European Commission reviews stand against CSI
Staff -- Logistics Management, 2/1/2003
In a reversal of its initial stance regarding the U.S. Customs Service's Container Security Initiative (CSI), the European Commission (EC) announced its intention to negotiate a mutually acceptable arrangement for port security with the United States. The policy-making body of the European Union originally had opposed CSI, going so far as to initiate legal action against member countries that had agreed to participate in the program.
The commission objects to Customs' initial selection of a few large European ports for CSI participation because that could lead shippers to divert trade to non-CSI ports, thus pushing EU ports into unhealthy competition with each other. "We have always agreed with CSI in principle," says Maeve O'Beirn, press official with the European Union's Washington, D.C., delegation. "We fully understand the security concerns and we aim to co-operate, but we have our own concerns that this [should not] be a unilateral approach by the United States. From the beginning, our focus has been that this not cause trade distortion within the EU."

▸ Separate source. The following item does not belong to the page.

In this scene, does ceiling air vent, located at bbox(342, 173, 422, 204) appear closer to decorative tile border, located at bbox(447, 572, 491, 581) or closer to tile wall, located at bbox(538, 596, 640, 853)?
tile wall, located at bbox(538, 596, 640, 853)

The commission must first bring its proposal, which would amend a 1997 customs cooperation agreement between the EU and the United States, before the European community to receive a mandate to negotiate over the CSI issue.
In a press release issued January 23, European Commissioner for Customs Frits Bolkestein noted that the proposal "demonstrates the commitment of the European Commission to maximizing security and to countering terrorist threats. [We want] to integrate the United States' preliminary unilateral measures into a set of commonly agreed actions which balance security needs with trade facilitation," he said.
The adoption of a mandate to negotiate a new agreement with the United States would put the brakes on legal action already underway to halt the CSI program in Germany, Belgium, France and the Netherlands.